アオからの提案に、私への配慮を感じる。じゃあ、行ってみようかな……?また戻っ『では、すぐに準備を致します!』……最後まで言って無いのに……。失敗したかな……?
アオは一枚の布を取り出すと荷物をまとめ始めた。元々荷物は少なかったから、あっ!っと、言う間に終わっちゃった。ん?これも入れといてよ『はい、承知しました。これは?』下着だよ『ぶあはぁ!』ゴメンね、汚いのも一緒にさせて『いえいえ!何も問題はありません!』……鼻血が出てるのは問題じゃ無いのかな?
まだ心が騒ついている。村の皆んなはどう思うかな?困ったりしないかな?オバちゃんは心配しないかな……?
「……では、お世話になった方々にお会いになってから向かいましょう」……私の事を良く見てくれている。……よし!とりあえず行こう!嫌だったら帰って来よう!それでイイや!じゃあ行こうか!

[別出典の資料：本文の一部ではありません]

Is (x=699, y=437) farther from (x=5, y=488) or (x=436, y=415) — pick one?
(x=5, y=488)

って、そう言えば聞き忘れていたことがあるんだけど……イイ?
「何でもお聞きになって頂いて構いません!」ヘタクソな笑顔で答えてくれた。
鳳凰様って、何なの?美味しく無いって言ってたけど食べれはする?
「鳳凰様は貴方様に無限のチカラを賜わすお方になります。貴方様の半身とも言えるかと」……ムゲンノチカラ?ハンシン?
「今は貴方様の治癒の為に御力を使い果たした為に眠っておられる様です。近いうちに御力も戻り、お話も出来る様になるかと思われます」そっか。色々聞きたい事もあるし楽しみにしてるね。……でもさ、何処にいるの?鳳凰様は何処にも居ないみたいだけど……?
「それは……貴方の御心です!」……そっか。